◆ Daftar Tugas ◆
- 1) Ubahlah bagian tulisan tentang putusan MK, yakni rentang dari "Peringatan Saldi adalah" hingga "dimiliki para hakim.", dengan mengganti "rasio legis" menjadi "dasar pertimbangan", lalu tuliskan kembali bagian tersebut.
- 2) Tuliskan lanjutan tulisan tentang putusan MK, dimulai sesudah kalimat terakhirnya.

◆ Petikan Halaman ◆
#####

Peringatan Saldi adalah benar. Pergeseran para hakim itu tidak hanya “misteri”, tetapi juga merusak hukum acara karena para hakim berbelok tanpa tanda-tanda yang jelas. Pendapat Saldi ini menunjukkan bahwa putusan MK itu diambil tidak dengan rasio legis yang memadai, tetapi berdasarkan pandangan dan kepentingan sempit yang dimiliki para hakim.
Mungkin penjelasan dissenting opinion Wahiduddin Adams bisa menjelaskan hal ini. Bahwa, problem dasar dari permohonan ini sebenarnya adalah independensi badan peradilan, dalam hal ini MK. Secara implisit, ia mengatakan, geliat politik yang berlebihanlah yang telah menjadikan putusan MK menjadi seperti ini. Putusan tersebut menggambarkan seberapa tak independen kekuasaan kehakiman dalam mengambil keputusan, termasuk untuk masuk ke ranah persoalan yang seharusnya bukan urusan kekuasaan kehakiman.
Oleh karena itu, jangan salahkan jika publik kemudian menjadi curiga ada yang tidak beres dengan permohonan yang ada dan cara MK memutus perkara tersebut. Seperti diketahui, permohonan paling akhir baru masuk teregistrasi tanggal 13 September 2023.

#####

◆ Data Terkumpul ◆
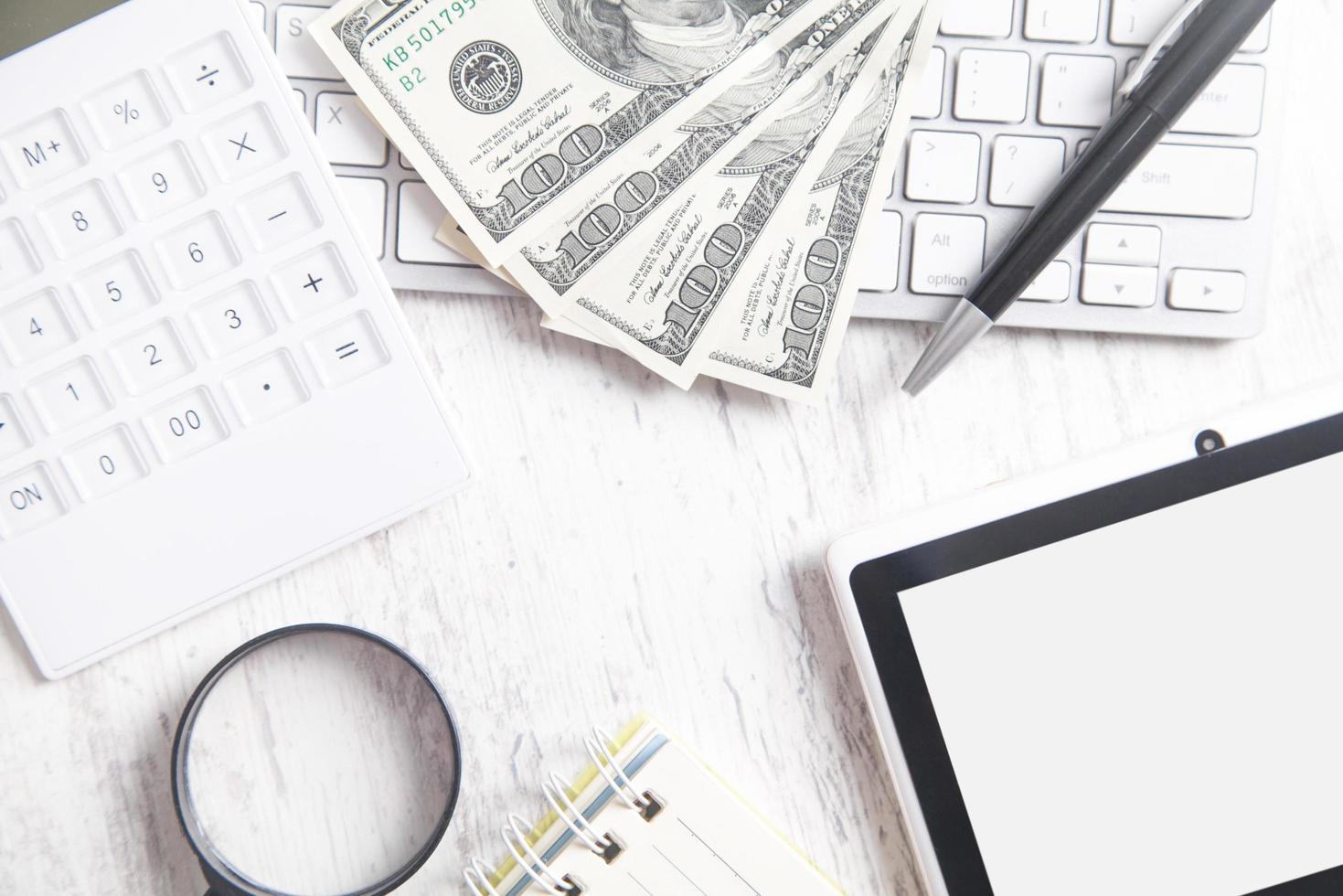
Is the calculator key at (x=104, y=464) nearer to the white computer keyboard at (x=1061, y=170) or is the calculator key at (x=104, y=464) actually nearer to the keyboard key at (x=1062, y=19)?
the white computer keyboard at (x=1061, y=170)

#####

◆ Hasil per Tugas ◆
- 1)
Peringatan Saldi adalah benar. Pergeseran para hakim itu tidak hanya “misteri”, tetapi juga merusak hukum acara karena para hakim berbelok tanpa tanda-tanda yang jelas. Pendapat Saldi ini menunjukkan bahwa putusan MK itu diambil tidak dengan dasar pertimbangan yang memadai, tetapi berdasarkan pandangan dan kepentingan sempit yang dimiliki para hakim.

- 2)
Jika mengikuti alur cerita yang disampaikan Saldi Isra, besar kemungkinan permohonan ini diajukan hanya untuk mengubah konstelasi putusan MK yang sudah diambil sebelumnya, dengan menolak permohonan-permohonan yang sejenis.
Konsekuensi Putusan MK
Secara ketatanegaraan, mudah untuk mengatakan bahwa konsekuensi putusan MK adalah anak Presiden mendapatkan karpet mewah untuk menjadi capres dan/atau cawapres. Mau maju atau tidak, tentu saja akan jadi pilihan baginya. Namun, bukan itu sesungguhnya persoalan utama yang ada. Persoalannya adalah putusan ini berpotensi merusak begitu banyak hal. Merusak open legal policy secara serampangan, membiarkan konflik kepentingan disidangkan dalam sebuah perkara di MK, membiarkan gejala yuristokrasi dilakukan oleh MK dengan memutuskan hal yang seharusnya “haram” dilakukan lembaga seperti MK.
Empat hakim yang memutus dengan cara dissenting opinion bukanlah menunjukkan legal opinion yang berbeda dengan putusan yang ada di atasnya. Oleh karena itu, nyaris tidak ada alasan hukum dan konstitusional yang jelas untuk mengabulkan permohonan. Dissenting opinion itu lebih tepatnya adalah cerminan betapa rusak wajah MK dalam putusan kali ini. Palu hakim telah patah dan pertanyaan menarik Saldi Isra mewakilinya, “Quo Vadis MK?”. (*)
Penulis : Zainal Arifin Mochtar
(Ketua Departemen Hukum Tata Negara di Fakultas Hukum Universitas Gadjah Mada dan Direktur Pusat Kajian Anti-Korupsi FH UGM)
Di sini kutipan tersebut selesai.